(Ottawa) The Bank of Canada has the firm intention of bringing the inflation rate back to the 2% target within the next 12 months. If the horse medicine that has been administered to the Canadian economy so far does not have all the desired effects, it will not hesitate to decree a new increase in the key rate, said Thursday the Governor of the Bank of Canada, Tiff Macklem.
The Bank of Canada gave its monetary policy a final tightening in January by raising the key rate by 0.25% to 4.5%. This was the eighth consecutive increase since last March. In her report, she indicated that she would take a break to analyze the impact of her decisions on the Canadian economy.

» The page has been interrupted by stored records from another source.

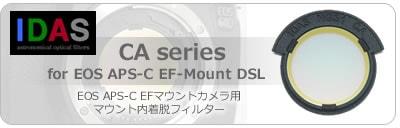 IDAS・CAシリーズ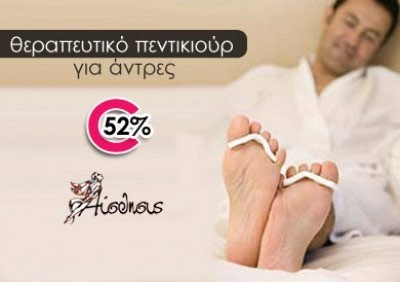 ΜΟΝΟ ΓΙΑ ΑΝΤΡΕΣ, 12€ για ένα χαλαρωτικό θεραπευτικό Pedicure,  ένα Peeling ποδιών για απολέπιση και ανανέωση της επιδερμίδας σας, καθώς και μάλαξη ρεφλεξολογίας με ενυδατική και αναπλαστική κρέμα. Μια προσφορά για άνδρες που ξέρουν να φροντίζουν τον εαυτό τους από το Studio ομορφιάς Αίσθησις στον Πειραιά. Αρχικής αξίας 25€. Έκπτωση 52%
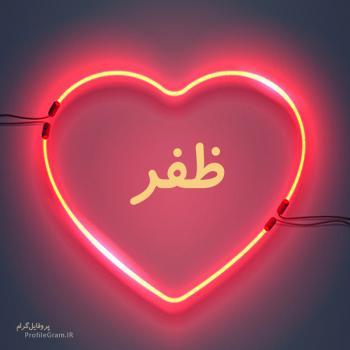عکس پروفایل اسم ظفر طرح قلب نئون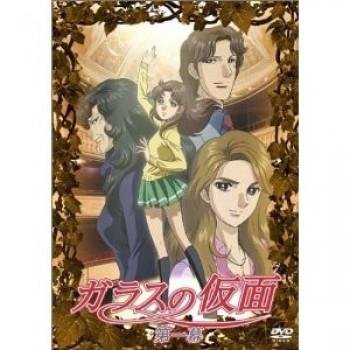 ガラスの仮面 DVD-BOX 第1-13幕 全13巻セット 完全版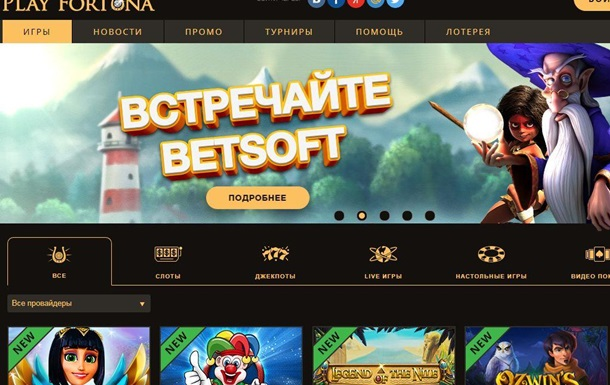 Азартный мир от Play Fortuna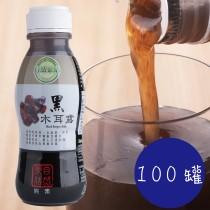 自然樂活 養生 黑木耳露(350ml*20罐*5箱)不可與其他商品合併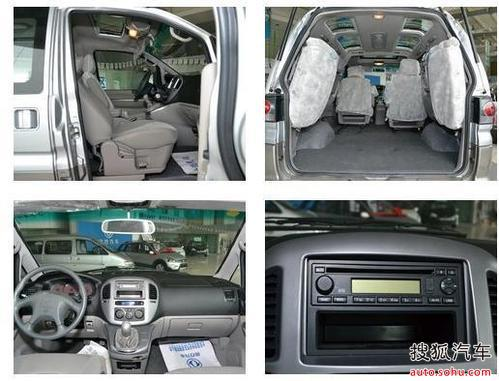 菱智现车充足 综合优惠0.8万元高清图片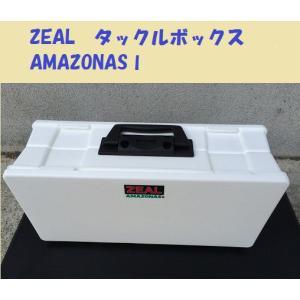 特価!! ズイール タックルボックス AMAZONASI matsumoto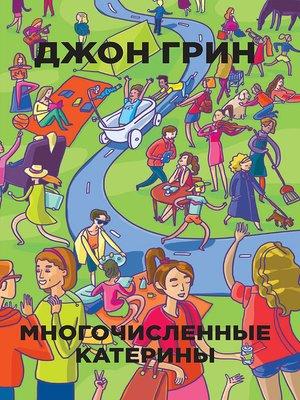 cover image of Многочисленные Катерины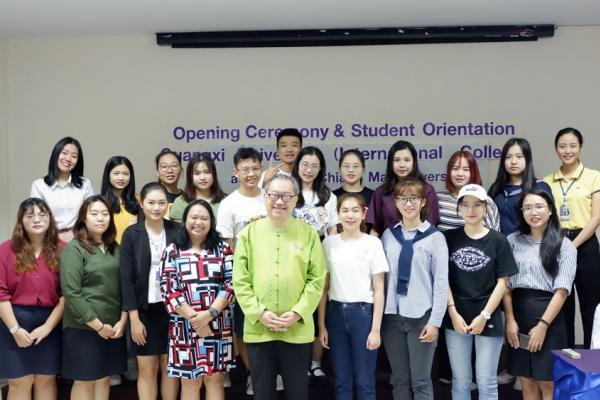 พิธีเปิดโครงการ Guangxi University (International College)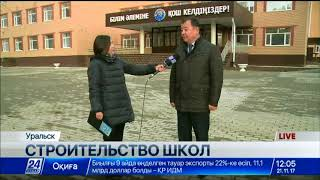 В Уральске решают проблему трехсменного обучения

“It’s a conditional recess,” said Governor Macklem, who testified before the House of Commons Standing Committee on Finance for 90 minutes along with Deputy Governor Carolyne Rogersl.
“Inflation in Canada has slowed, but it is still too high,” he argued, recalling that the rise in prices had fallen from a peak of 8.1% in June to 6.3% in December. .
The Bank of Canada expects the inflation rate to slow to 3% by mid-year and return to the 2% target in early 2024 as a result of decisions made over the past year. It also expects almost zero growth during the first three quarters of the year.
“If the evidence accumulates and shows that inflation is not slowing at the rate we have expected, we are ready to tighten our monetary policy further,” said the big boss of the Bank of Canada.
Mr. Macklem noted that the decline in inflation so far is mainly due to lower energy prices, especially gasoline, and improved global supply chains. The rise in durable goods prices also moderated. But this is not yet the case for food prices and many services.
The Bank of Canada therefore remains on the lookout while inflationary pressure persists. Especially since the Canadian economy continues to show signs of overheating and a historically low unemployment rate.
“The Canadian economy is still overheating and excess demand remains clear. This continues to put upward pressure on many prices in Canada. […] The number of vacancies has fallen slightly, but remains high. The unemployment rate is near a historic low and many businesses continue to report labor shortages. Overall, tight monetary policy is helping to rebalance supply and demand,” he noted.
Certainly, the drop in the inflation rate gives “a bit of respite” to Canadians who are having difficulty making ends meet. But Mr. Macklem maintained that an inflation rate of 6% remains “too high” and that the Bank of Canada will continue to use its main arsenal – the key rate – as needed if circumstances require it.
Invited a few times by Conservative MPs to comment on the effect that an increase in federal government spending can have on inflation, the governor was cautious. He argued that the Bank of Canada’s projections take into account the spending announced so far by Ottawa and that a budget that would have the effect of fueling demand would be inappropriate. Targeted aid to give a boost to the most vulnerable people is, however, a necessary measure, according to him.
He refused to go any further, despite repeated questions from elected Conservatives. “The government sets tax policies. We deal with monetary policy,” he said.